Hey guys, i pulled this code from my car the otherday. I did a quick search and found its the seat belt tension. from what i gather it means the tensioner assembly is faulty.
In one post it was said that after an accident that code means it needs to be replaced.
What if my car wasnt in an accident. the car sat for about 2 months and the first trip out about a mile down the road it came on.
Any one got some insight to this?
Saturday, 02 June 2007, 21:23:40
VAG-COM Version: Release 504.1-UD
Control Module Part Number: 1J0 909 609 
Component and/or Version: C AIRBAG VW3 SG 0002
Software Coding: 00067
Work Shop Code: WSC 00066
1 Fault Found:
00654 - Seat Belt Tensioner Igniter; Driver Side (N153)
32-00 - Resistance too High
---------------------------------------------------------------------------


----------



## Theresias (Feb 11, 2004)

*Re: code 00654, seat belt tensioner? (wishihada18t)*


_Quote, originally posted by *wishihada18t* »_VAG-COM Version: Release 504.1-UD

Version 504 isn't supported anymore, you may want to install the free update to Release 704.
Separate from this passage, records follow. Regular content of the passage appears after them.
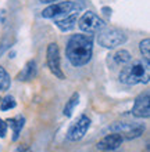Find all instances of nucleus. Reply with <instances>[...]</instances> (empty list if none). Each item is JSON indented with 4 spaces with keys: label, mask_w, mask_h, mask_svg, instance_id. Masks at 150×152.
Listing matches in <instances>:
<instances>
[{
    "label": "nucleus",
    "mask_w": 150,
    "mask_h": 152,
    "mask_svg": "<svg viewBox=\"0 0 150 152\" xmlns=\"http://www.w3.org/2000/svg\"><path fill=\"white\" fill-rule=\"evenodd\" d=\"M16 57V51H11L10 53V58H14Z\"/></svg>",
    "instance_id": "23"
},
{
    "label": "nucleus",
    "mask_w": 150,
    "mask_h": 152,
    "mask_svg": "<svg viewBox=\"0 0 150 152\" xmlns=\"http://www.w3.org/2000/svg\"><path fill=\"white\" fill-rule=\"evenodd\" d=\"M139 50H140V54L143 56V58L146 61H149L150 60V40L147 37L139 43Z\"/></svg>",
    "instance_id": "18"
},
{
    "label": "nucleus",
    "mask_w": 150,
    "mask_h": 152,
    "mask_svg": "<svg viewBox=\"0 0 150 152\" xmlns=\"http://www.w3.org/2000/svg\"><path fill=\"white\" fill-rule=\"evenodd\" d=\"M78 102H79V94L74 93L72 96H71V98L68 100V102L65 104L64 109H63V113H64L65 118H71L72 116V112H74V109L77 108Z\"/></svg>",
    "instance_id": "14"
},
{
    "label": "nucleus",
    "mask_w": 150,
    "mask_h": 152,
    "mask_svg": "<svg viewBox=\"0 0 150 152\" xmlns=\"http://www.w3.org/2000/svg\"><path fill=\"white\" fill-rule=\"evenodd\" d=\"M101 11L104 12V15H111V8H109V7H103Z\"/></svg>",
    "instance_id": "20"
},
{
    "label": "nucleus",
    "mask_w": 150,
    "mask_h": 152,
    "mask_svg": "<svg viewBox=\"0 0 150 152\" xmlns=\"http://www.w3.org/2000/svg\"><path fill=\"white\" fill-rule=\"evenodd\" d=\"M110 130L120 134L122 138L132 140V138L142 136L143 132H145V126L136 124V123H122V122H118V123H114L110 127Z\"/></svg>",
    "instance_id": "6"
},
{
    "label": "nucleus",
    "mask_w": 150,
    "mask_h": 152,
    "mask_svg": "<svg viewBox=\"0 0 150 152\" xmlns=\"http://www.w3.org/2000/svg\"><path fill=\"white\" fill-rule=\"evenodd\" d=\"M1 104H0V109L1 111H8V109H13V108H16L17 107V102H16V98L13 96H6L3 98V100L0 101Z\"/></svg>",
    "instance_id": "17"
},
{
    "label": "nucleus",
    "mask_w": 150,
    "mask_h": 152,
    "mask_svg": "<svg viewBox=\"0 0 150 152\" xmlns=\"http://www.w3.org/2000/svg\"><path fill=\"white\" fill-rule=\"evenodd\" d=\"M36 75H38L36 61L31 60L25 64V66L22 68V71L18 73V80H20V82H29V80L35 79Z\"/></svg>",
    "instance_id": "12"
},
{
    "label": "nucleus",
    "mask_w": 150,
    "mask_h": 152,
    "mask_svg": "<svg viewBox=\"0 0 150 152\" xmlns=\"http://www.w3.org/2000/svg\"><path fill=\"white\" fill-rule=\"evenodd\" d=\"M16 152H25V148L24 147H18V148L16 149Z\"/></svg>",
    "instance_id": "22"
},
{
    "label": "nucleus",
    "mask_w": 150,
    "mask_h": 152,
    "mask_svg": "<svg viewBox=\"0 0 150 152\" xmlns=\"http://www.w3.org/2000/svg\"><path fill=\"white\" fill-rule=\"evenodd\" d=\"M6 134H7V123H6L4 120L0 119V137H1V138H4V137H6Z\"/></svg>",
    "instance_id": "19"
},
{
    "label": "nucleus",
    "mask_w": 150,
    "mask_h": 152,
    "mask_svg": "<svg viewBox=\"0 0 150 152\" xmlns=\"http://www.w3.org/2000/svg\"><path fill=\"white\" fill-rule=\"evenodd\" d=\"M98 42L100 46H103L104 48H115L118 46L126 42V35L124 32H121L120 29L115 28H109V29H101L100 32H98Z\"/></svg>",
    "instance_id": "4"
},
{
    "label": "nucleus",
    "mask_w": 150,
    "mask_h": 152,
    "mask_svg": "<svg viewBox=\"0 0 150 152\" xmlns=\"http://www.w3.org/2000/svg\"><path fill=\"white\" fill-rule=\"evenodd\" d=\"M82 10H83L82 1H58V3H52L49 7H46L42 11V17L54 20L68 15L71 12H81Z\"/></svg>",
    "instance_id": "3"
},
{
    "label": "nucleus",
    "mask_w": 150,
    "mask_h": 152,
    "mask_svg": "<svg viewBox=\"0 0 150 152\" xmlns=\"http://www.w3.org/2000/svg\"><path fill=\"white\" fill-rule=\"evenodd\" d=\"M7 126L13 129V141H17L18 137H20V133L21 130L24 129V124H25V118L24 116L18 115L17 118H13V119H7L6 120Z\"/></svg>",
    "instance_id": "13"
},
{
    "label": "nucleus",
    "mask_w": 150,
    "mask_h": 152,
    "mask_svg": "<svg viewBox=\"0 0 150 152\" xmlns=\"http://www.w3.org/2000/svg\"><path fill=\"white\" fill-rule=\"evenodd\" d=\"M41 3H46V4H52L54 1H60V0H39Z\"/></svg>",
    "instance_id": "21"
},
{
    "label": "nucleus",
    "mask_w": 150,
    "mask_h": 152,
    "mask_svg": "<svg viewBox=\"0 0 150 152\" xmlns=\"http://www.w3.org/2000/svg\"><path fill=\"white\" fill-rule=\"evenodd\" d=\"M67 58L74 66H83L92 60L93 54V37L89 33H78L69 37L65 47Z\"/></svg>",
    "instance_id": "1"
},
{
    "label": "nucleus",
    "mask_w": 150,
    "mask_h": 152,
    "mask_svg": "<svg viewBox=\"0 0 150 152\" xmlns=\"http://www.w3.org/2000/svg\"><path fill=\"white\" fill-rule=\"evenodd\" d=\"M78 15H79V12H71L68 15L60 17V18H54V24H56V26L60 29V31L68 32V31H71V29L75 26Z\"/></svg>",
    "instance_id": "11"
},
{
    "label": "nucleus",
    "mask_w": 150,
    "mask_h": 152,
    "mask_svg": "<svg viewBox=\"0 0 150 152\" xmlns=\"http://www.w3.org/2000/svg\"><path fill=\"white\" fill-rule=\"evenodd\" d=\"M149 77L150 65L149 61L146 60H134L132 62L129 61L120 72V80L128 86H134L138 83H149Z\"/></svg>",
    "instance_id": "2"
},
{
    "label": "nucleus",
    "mask_w": 150,
    "mask_h": 152,
    "mask_svg": "<svg viewBox=\"0 0 150 152\" xmlns=\"http://www.w3.org/2000/svg\"><path fill=\"white\" fill-rule=\"evenodd\" d=\"M78 26L82 32L92 35V33H98L101 29H104L106 24L98 14H95L93 11H86L78 21Z\"/></svg>",
    "instance_id": "5"
},
{
    "label": "nucleus",
    "mask_w": 150,
    "mask_h": 152,
    "mask_svg": "<svg viewBox=\"0 0 150 152\" xmlns=\"http://www.w3.org/2000/svg\"><path fill=\"white\" fill-rule=\"evenodd\" d=\"M122 141H124V138H122L120 134L113 133V134H109V136H106L104 138H101L96 147H98L99 151H114V149H117L118 147H121Z\"/></svg>",
    "instance_id": "10"
},
{
    "label": "nucleus",
    "mask_w": 150,
    "mask_h": 152,
    "mask_svg": "<svg viewBox=\"0 0 150 152\" xmlns=\"http://www.w3.org/2000/svg\"><path fill=\"white\" fill-rule=\"evenodd\" d=\"M90 126V119L86 115L79 116V119L77 122H74L69 126L68 132H67V140L69 141H79L81 138H83V136L86 134V132L89 130Z\"/></svg>",
    "instance_id": "8"
},
{
    "label": "nucleus",
    "mask_w": 150,
    "mask_h": 152,
    "mask_svg": "<svg viewBox=\"0 0 150 152\" xmlns=\"http://www.w3.org/2000/svg\"><path fill=\"white\" fill-rule=\"evenodd\" d=\"M11 86V79L10 75L6 72V69L3 66H0V90L1 91H7Z\"/></svg>",
    "instance_id": "16"
},
{
    "label": "nucleus",
    "mask_w": 150,
    "mask_h": 152,
    "mask_svg": "<svg viewBox=\"0 0 150 152\" xmlns=\"http://www.w3.org/2000/svg\"><path fill=\"white\" fill-rule=\"evenodd\" d=\"M132 115L136 118H149L150 116V94L149 91H145L139 94L138 98L134 102Z\"/></svg>",
    "instance_id": "9"
},
{
    "label": "nucleus",
    "mask_w": 150,
    "mask_h": 152,
    "mask_svg": "<svg viewBox=\"0 0 150 152\" xmlns=\"http://www.w3.org/2000/svg\"><path fill=\"white\" fill-rule=\"evenodd\" d=\"M46 58H47V66H49L50 72L58 79H64L65 76L63 73L60 64V50L56 43H50L47 46V51H46Z\"/></svg>",
    "instance_id": "7"
},
{
    "label": "nucleus",
    "mask_w": 150,
    "mask_h": 152,
    "mask_svg": "<svg viewBox=\"0 0 150 152\" xmlns=\"http://www.w3.org/2000/svg\"><path fill=\"white\" fill-rule=\"evenodd\" d=\"M103 152H113V151H103Z\"/></svg>",
    "instance_id": "24"
},
{
    "label": "nucleus",
    "mask_w": 150,
    "mask_h": 152,
    "mask_svg": "<svg viewBox=\"0 0 150 152\" xmlns=\"http://www.w3.org/2000/svg\"><path fill=\"white\" fill-rule=\"evenodd\" d=\"M114 61H115V64L118 65H125L128 64L129 61H132V57H131L129 51H126V50H120L114 54Z\"/></svg>",
    "instance_id": "15"
}]
</instances>
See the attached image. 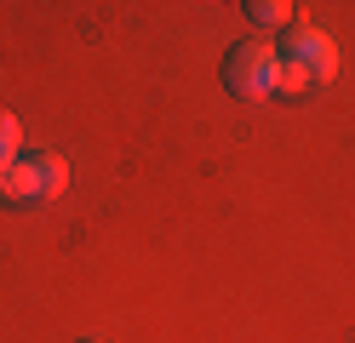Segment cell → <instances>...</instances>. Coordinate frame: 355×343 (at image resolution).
<instances>
[{
  "label": "cell",
  "mask_w": 355,
  "mask_h": 343,
  "mask_svg": "<svg viewBox=\"0 0 355 343\" xmlns=\"http://www.w3.org/2000/svg\"><path fill=\"white\" fill-rule=\"evenodd\" d=\"M247 17L258 23V29H281V35L293 29V23H298V17H293V6H286V0H247Z\"/></svg>",
  "instance_id": "277c9868"
},
{
  "label": "cell",
  "mask_w": 355,
  "mask_h": 343,
  "mask_svg": "<svg viewBox=\"0 0 355 343\" xmlns=\"http://www.w3.org/2000/svg\"><path fill=\"white\" fill-rule=\"evenodd\" d=\"M69 189V160L58 149H24L17 166L0 172V206H40Z\"/></svg>",
  "instance_id": "6da1fadb"
},
{
  "label": "cell",
  "mask_w": 355,
  "mask_h": 343,
  "mask_svg": "<svg viewBox=\"0 0 355 343\" xmlns=\"http://www.w3.org/2000/svg\"><path fill=\"white\" fill-rule=\"evenodd\" d=\"M275 52H281L286 69H298L309 86H327L332 75H338V40H332L327 29H315V23H293Z\"/></svg>",
  "instance_id": "3957f363"
},
{
  "label": "cell",
  "mask_w": 355,
  "mask_h": 343,
  "mask_svg": "<svg viewBox=\"0 0 355 343\" xmlns=\"http://www.w3.org/2000/svg\"><path fill=\"white\" fill-rule=\"evenodd\" d=\"M281 52H275V40L270 35H247V40H235L230 52H224V86L235 91V98H275L281 91Z\"/></svg>",
  "instance_id": "7a4b0ae2"
},
{
  "label": "cell",
  "mask_w": 355,
  "mask_h": 343,
  "mask_svg": "<svg viewBox=\"0 0 355 343\" xmlns=\"http://www.w3.org/2000/svg\"><path fill=\"white\" fill-rule=\"evenodd\" d=\"M80 343H103V337H80Z\"/></svg>",
  "instance_id": "8992f818"
},
{
  "label": "cell",
  "mask_w": 355,
  "mask_h": 343,
  "mask_svg": "<svg viewBox=\"0 0 355 343\" xmlns=\"http://www.w3.org/2000/svg\"><path fill=\"white\" fill-rule=\"evenodd\" d=\"M17 155H24V126H17L12 109H0V172L17 166Z\"/></svg>",
  "instance_id": "5b68a950"
}]
</instances>
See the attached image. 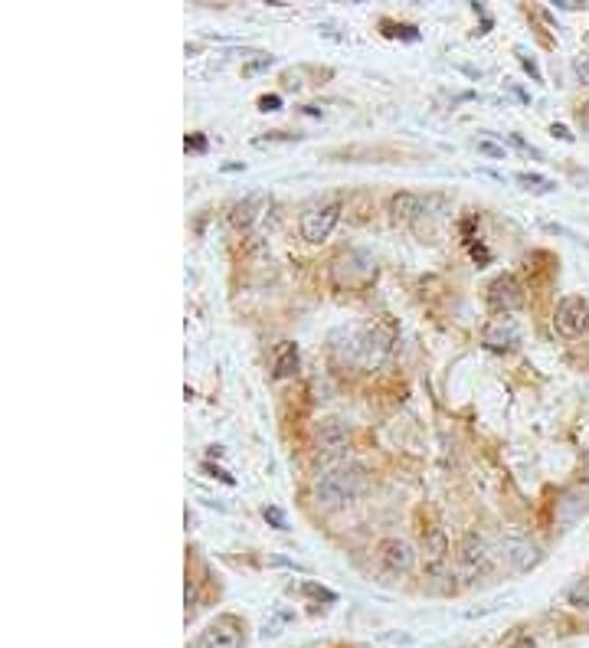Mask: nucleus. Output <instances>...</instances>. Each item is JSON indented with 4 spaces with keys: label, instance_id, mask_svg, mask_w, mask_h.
Segmentation results:
<instances>
[{
    "label": "nucleus",
    "instance_id": "f257e3e1",
    "mask_svg": "<svg viewBox=\"0 0 589 648\" xmlns=\"http://www.w3.org/2000/svg\"><path fill=\"white\" fill-rule=\"evenodd\" d=\"M337 337H344V344H334V351L341 354L344 363H354V367H380L390 354L393 334L380 324H363V328H351V331H341Z\"/></svg>",
    "mask_w": 589,
    "mask_h": 648
},
{
    "label": "nucleus",
    "instance_id": "f03ea898",
    "mask_svg": "<svg viewBox=\"0 0 589 648\" xmlns=\"http://www.w3.org/2000/svg\"><path fill=\"white\" fill-rule=\"evenodd\" d=\"M363 488H367V472L361 465H334L328 468L324 475H318L314 482V498H318V505L328 507V511H337V507H347L351 501L363 495Z\"/></svg>",
    "mask_w": 589,
    "mask_h": 648
},
{
    "label": "nucleus",
    "instance_id": "7ed1b4c3",
    "mask_svg": "<svg viewBox=\"0 0 589 648\" xmlns=\"http://www.w3.org/2000/svg\"><path fill=\"white\" fill-rule=\"evenodd\" d=\"M341 219V200H314L304 207L302 219H298V229H302V239L308 243H324L331 236L334 226Z\"/></svg>",
    "mask_w": 589,
    "mask_h": 648
},
{
    "label": "nucleus",
    "instance_id": "20e7f679",
    "mask_svg": "<svg viewBox=\"0 0 589 648\" xmlns=\"http://www.w3.org/2000/svg\"><path fill=\"white\" fill-rule=\"evenodd\" d=\"M491 567V550H488L485 537L478 534H465L462 543H458V553H456V570L462 580H478L482 573Z\"/></svg>",
    "mask_w": 589,
    "mask_h": 648
},
{
    "label": "nucleus",
    "instance_id": "39448f33",
    "mask_svg": "<svg viewBox=\"0 0 589 648\" xmlns=\"http://www.w3.org/2000/svg\"><path fill=\"white\" fill-rule=\"evenodd\" d=\"M373 276H377L373 259L367 256V252H357V249H351L347 256H341L334 262V286L337 288H361L367 286Z\"/></svg>",
    "mask_w": 589,
    "mask_h": 648
},
{
    "label": "nucleus",
    "instance_id": "423d86ee",
    "mask_svg": "<svg viewBox=\"0 0 589 648\" xmlns=\"http://www.w3.org/2000/svg\"><path fill=\"white\" fill-rule=\"evenodd\" d=\"M553 328L563 337H580L589 328V302L583 295H567L553 311Z\"/></svg>",
    "mask_w": 589,
    "mask_h": 648
},
{
    "label": "nucleus",
    "instance_id": "0eeeda50",
    "mask_svg": "<svg viewBox=\"0 0 589 648\" xmlns=\"http://www.w3.org/2000/svg\"><path fill=\"white\" fill-rule=\"evenodd\" d=\"M243 622L233 616H219L217 622H209L207 629L200 632V639L193 648H243Z\"/></svg>",
    "mask_w": 589,
    "mask_h": 648
},
{
    "label": "nucleus",
    "instance_id": "6e6552de",
    "mask_svg": "<svg viewBox=\"0 0 589 648\" xmlns=\"http://www.w3.org/2000/svg\"><path fill=\"white\" fill-rule=\"evenodd\" d=\"M501 557L508 560L511 570L527 573L543 560V550L527 537H501Z\"/></svg>",
    "mask_w": 589,
    "mask_h": 648
},
{
    "label": "nucleus",
    "instance_id": "1a4fd4ad",
    "mask_svg": "<svg viewBox=\"0 0 589 648\" xmlns=\"http://www.w3.org/2000/svg\"><path fill=\"white\" fill-rule=\"evenodd\" d=\"M314 446L324 458H341L351 448V432L341 420H321L314 430Z\"/></svg>",
    "mask_w": 589,
    "mask_h": 648
},
{
    "label": "nucleus",
    "instance_id": "9d476101",
    "mask_svg": "<svg viewBox=\"0 0 589 648\" xmlns=\"http://www.w3.org/2000/svg\"><path fill=\"white\" fill-rule=\"evenodd\" d=\"M488 305L494 308V311H501V315H511V311H517V308L524 305V288L521 282L514 276H498L488 286Z\"/></svg>",
    "mask_w": 589,
    "mask_h": 648
},
{
    "label": "nucleus",
    "instance_id": "9b49d317",
    "mask_svg": "<svg viewBox=\"0 0 589 648\" xmlns=\"http://www.w3.org/2000/svg\"><path fill=\"white\" fill-rule=\"evenodd\" d=\"M488 351H514L521 344V324L514 321L511 315H501L494 321L485 324V334H482Z\"/></svg>",
    "mask_w": 589,
    "mask_h": 648
},
{
    "label": "nucleus",
    "instance_id": "f8f14e48",
    "mask_svg": "<svg viewBox=\"0 0 589 648\" xmlns=\"http://www.w3.org/2000/svg\"><path fill=\"white\" fill-rule=\"evenodd\" d=\"M380 563L387 573H409L416 567V550H413L409 541L390 537V541L380 543Z\"/></svg>",
    "mask_w": 589,
    "mask_h": 648
},
{
    "label": "nucleus",
    "instance_id": "ddd939ff",
    "mask_svg": "<svg viewBox=\"0 0 589 648\" xmlns=\"http://www.w3.org/2000/svg\"><path fill=\"white\" fill-rule=\"evenodd\" d=\"M292 373H298V347L286 341L276 351V377L282 380V377H292Z\"/></svg>",
    "mask_w": 589,
    "mask_h": 648
},
{
    "label": "nucleus",
    "instance_id": "4468645a",
    "mask_svg": "<svg viewBox=\"0 0 589 648\" xmlns=\"http://www.w3.org/2000/svg\"><path fill=\"white\" fill-rule=\"evenodd\" d=\"M390 210L397 219H416L423 213V200H419L416 193H399V197H393Z\"/></svg>",
    "mask_w": 589,
    "mask_h": 648
},
{
    "label": "nucleus",
    "instance_id": "2eb2a0df",
    "mask_svg": "<svg viewBox=\"0 0 589 648\" xmlns=\"http://www.w3.org/2000/svg\"><path fill=\"white\" fill-rule=\"evenodd\" d=\"M259 197H249V200H243V203H236L233 207V213H229V219H233V226H239V229H249L252 226V219H256V207H259Z\"/></svg>",
    "mask_w": 589,
    "mask_h": 648
},
{
    "label": "nucleus",
    "instance_id": "dca6fc26",
    "mask_svg": "<svg viewBox=\"0 0 589 648\" xmlns=\"http://www.w3.org/2000/svg\"><path fill=\"white\" fill-rule=\"evenodd\" d=\"M517 181H521L527 191H537V193L557 191V183H553L551 177H541V174H517Z\"/></svg>",
    "mask_w": 589,
    "mask_h": 648
},
{
    "label": "nucleus",
    "instance_id": "f3484780",
    "mask_svg": "<svg viewBox=\"0 0 589 648\" xmlns=\"http://www.w3.org/2000/svg\"><path fill=\"white\" fill-rule=\"evenodd\" d=\"M567 600H570L576 610H589V576H583V580L573 583L570 593H567Z\"/></svg>",
    "mask_w": 589,
    "mask_h": 648
},
{
    "label": "nucleus",
    "instance_id": "a211bd4d",
    "mask_svg": "<svg viewBox=\"0 0 589 648\" xmlns=\"http://www.w3.org/2000/svg\"><path fill=\"white\" fill-rule=\"evenodd\" d=\"M573 69H576V76H580L583 86H589V49H583L580 56L573 59Z\"/></svg>",
    "mask_w": 589,
    "mask_h": 648
},
{
    "label": "nucleus",
    "instance_id": "6ab92c4d",
    "mask_svg": "<svg viewBox=\"0 0 589 648\" xmlns=\"http://www.w3.org/2000/svg\"><path fill=\"white\" fill-rule=\"evenodd\" d=\"M266 521L272 527H278V531H286V515H282L278 507H266Z\"/></svg>",
    "mask_w": 589,
    "mask_h": 648
},
{
    "label": "nucleus",
    "instance_id": "aec40b11",
    "mask_svg": "<svg viewBox=\"0 0 589 648\" xmlns=\"http://www.w3.org/2000/svg\"><path fill=\"white\" fill-rule=\"evenodd\" d=\"M304 593H312V596H318V600H328V602H334V593L321 590V586H314V583H304Z\"/></svg>",
    "mask_w": 589,
    "mask_h": 648
},
{
    "label": "nucleus",
    "instance_id": "412c9836",
    "mask_svg": "<svg viewBox=\"0 0 589 648\" xmlns=\"http://www.w3.org/2000/svg\"><path fill=\"white\" fill-rule=\"evenodd\" d=\"M259 106H262V112H276V108L282 106V98H278V96H262V98H259Z\"/></svg>",
    "mask_w": 589,
    "mask_h": 648
},
{
    "label": "nucleus",
    "instance_id": "4be33fe9",
    "mask_svg": "<svg viewBox=\"0 0 589 648\" xmlns=\"http://www.w3.org/2000/svg\"><path fill=\"white\" fill-rule=\"evenodd\" d=\"M478 151L491 154V158H504V148H498V144H488V141H482V144H478Z\"/></svg>",
    "mask_w": 589,
    "mask_h": 648
},
{
    "label": "nucleus",
    "instance_id": "5701e85b",
    "mask_svg": "<svg viewBox=\"0 0 589 648\" xmlns=\"http://www.w3.org/2000/svg\"><path fill=\"white\" fill-rule=\"evenodd\" d=\"M553 134H557V138H563V141H570L573 134L567 132V128H563V124H553Z\"/></svg>",
    "mask_w": 589,
    "mask_h": 648
},
{
    "label": "nucleus",
    "instance_id": "b1692460",
    "mask_svg": "<svg viewBox=\"0 0 589 648\" xmlns=\"http://www.w3.org/2000/svg\"><path fill=\"white\" fill-rule=\"evenodd\" d=\"M511 648H534V639H531V635H521V639L514 642Z\"/></svg>",
    "mask_w": 589,
    "mask_h": 648
},
{
    "label": "nucleus",
    "instance_id": "393cba45",
    "mask_svg": "<svg viewBox=\"0 0 589 648\" xmlns=\"http://www.w3.org/2000/svg\"><path fill=\"white\" fill-rule=\"evenodd\" d=\"M580 124H583V132H589V102L583 106V112H580Z\"/></svg>",
    "mask_w": 589,
    "mask_h": 648
},
{
    "label": "nucleus",
    "instance_id": "a878e982",
    "mask_svg": "<svg viewBox=\"0 0 589 648\" xmlns=\"http://www.w3.org/2000/svg\"><path fill=\"white\" fill-rule=\"evenodd\" d=\"M187 148H197V151H203V148H207V144H203V138H187Z\"/></svg>",
    "mask_w": 589,
    "mask_h": 648
}]
</instances>
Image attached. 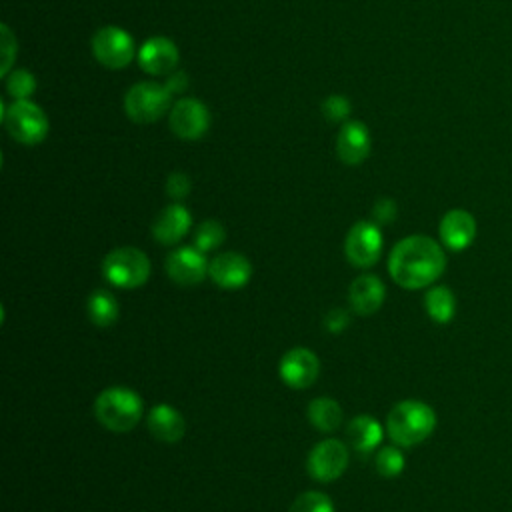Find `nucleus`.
Returning a JSON list of instances; mask_svg holds the SVG:
<instances>
[{
    "mask_svg": "<svg viewBox=\"0 0 512 512\" xmlns=\"http://www.w3.org/2000/svg\"><path fill=\"white\" fill-rule=\"evenodd\" d=\"M446 268L444 248L430 236L412 234L394 244L388 256L390 278L406 288L420 290L432 286Z\"/></svg>",
    "mask_w": 512,
    "mask_h": 512,
    "instance_id": "obj_1",
    "label": "nucleus"
},
{
    "mask_svg": "<svg viewBox=\"0 0 512 512\" xmlns=\"http://www.w3.org/2000/svg\"><path fill=\"white\" fill-rule=\"evenodd\" d=\"M436 428V412L422 400H402L392 406L386 418V432L400 448L422 444Z\"/></svg>",
    "mask_w": 512,
    "mask_h": 512,
    "instance_id": "obj_2",
    "label": "nucleus"
},
{
    "mask_svg": "<svg viewBox=\"0 0 512 512\" xmlns=\"http://www.w3.org/2000/svg\"><path fill=\"white\" fill-rule=\"evenodd\" d=\"M144 414V402L132 388L110 386L94 400L96 420L110 432L132 430Z\"/></svg>",
    "mask_w": 512,
    "mask_h": 512,
    "instance_id": "obj_3",
    "label": "nucleus"
},
{
    "mask_svg": "<svg viewBox=\"0 0 512 512\" xmlns=\"http://www.w3.org/2000/svg\"><path fill=\"white\" fill-rule=\"evenodd\" d=\"M102 274L116 288H140L150 278V258L136 246H118L104 256Z\"/></svg>",
    "mask_w": 512,
    "mask_h": 512,
    "instance_id": "obj_4",
    "label": "nucleus"
},
{
    "mask_svg": "<svg viewBox=\"0 0 512 512\" xmlns=\"http://www.w3.org/2000/svg\"><path fill=\"white\" fill-rule=\"evenodd\" d=\"M2 108H4V104H2ZM0 118L8 130V134L12 136V140H16L18 144H24V146L40 144L48 136V130H50L48 116L30 98L28 100H12V104L2 110Z\"/></svg>",
    "mask_w": 512,
    "mask_h": 512,
    "instance_id": "obj_5",
    "label": "nucleus"
},
{
    "mask_svg": "<svg viewBox=\"0 0 512 512\" xmlns=\"http://www.w3.org/2000/svg\"><path fill=\"white\" fill-rule=\"evenodd\" d=\"M172 92L160 82H136L124 94V112L136 124H152L172 108Z\"/></svg>",
    "mask_w": 512,
    "mask_h": 512,
    "instance_id": "obj_6",
    "label": "nucleus"
},
{
    "mask_svg": "<svg viewBox=\"0 0 512 512\" xmlns=\"http://www.w3.org/2000/svg\"><path fill=\"white\" fill-rule=\"evenodd\" d=\"M92 56L110 70H120L128 66L134 56L138 54L134 46V38L120 26H102L94 32L92 42Z\"/></svg>",
    "mask_w": 512,
    "mask_h": 512,
    "instance_id": "obj_7",
    "label": "nucleus"
},
{
    "mask_svg": "<svg viewBox=\"0 0 512 512\" xmlns=\"http://www.w3.org/2000/svg\"><path fill=\"white\" fill-rule=\"evenodd\" d=\"M382 246L384 238L380 226L370 220H358L356 224H352L344 240L346 258L356 268L374 266L382 256Z\"/></svg>",
    "mask_w": 512,
    "mask_h": 512,
    "instance_id": "obj_8",
    "label": "nucleus"
},
{
    "mask_svg": "<svg viewBox=\"0 0 512 512\" xmlns=\"http://www.w3.org/2000/svg\"><path fill=\"white\" fill-rule=\"evenodd\" d=\"M170 130L182 140H200L210 128V110L194 96L178 98L168 112Z\"/></svg>",
    "mask_w": 512,
    "mask_h": 512,
    "instance_id": "obj_9",
    "label": "nucleus"
},
{
    "mask_svg": "<svg viewBox=\"0 0 512 512\" xmlns=\"http://www.w3.org/2000/svg\"><path fill=\"white\" fill-rule=\"evenodd\" d=\"M348 460V446L342 440L326 438L308 452L306 470L316 482H332L344 474Z\"/></svg>",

http://www.ross-tech.com/vag-c....html

_Quote, originally posted by *wishihada18t* »_00654 - Seat Belt Tensioner Igniter; Driver Side (N153)
32-00 - Resistance too High

This should give you an idea...
http://wiki.ross-tech.com/index.php/00654


----------



## wishihada18t (Apr 24, 2004)

ok thank will update my vag com now.
is there anywhere that i can find what the measuring block are supposed to be to compare to what i have. and what measuring block would it be.


----------



## Theresias (Feb 11, 2004)

*Re: (wishihada18t)*

Since you are doing a "huge" step in updating (Release 504 is from April 2005) you may notice that this and other control modules in your car should now be covered by label files and such. So one of the new functions are the advanced measuring blocks where you get an overview of the available values. If you go the normal way, you'll find the seat belt tensioner in MVB 001 Field 3.


----------



## wishihada18t (Apr 24, 2004)

ok thanks, ill check that tomorrow evening.


----------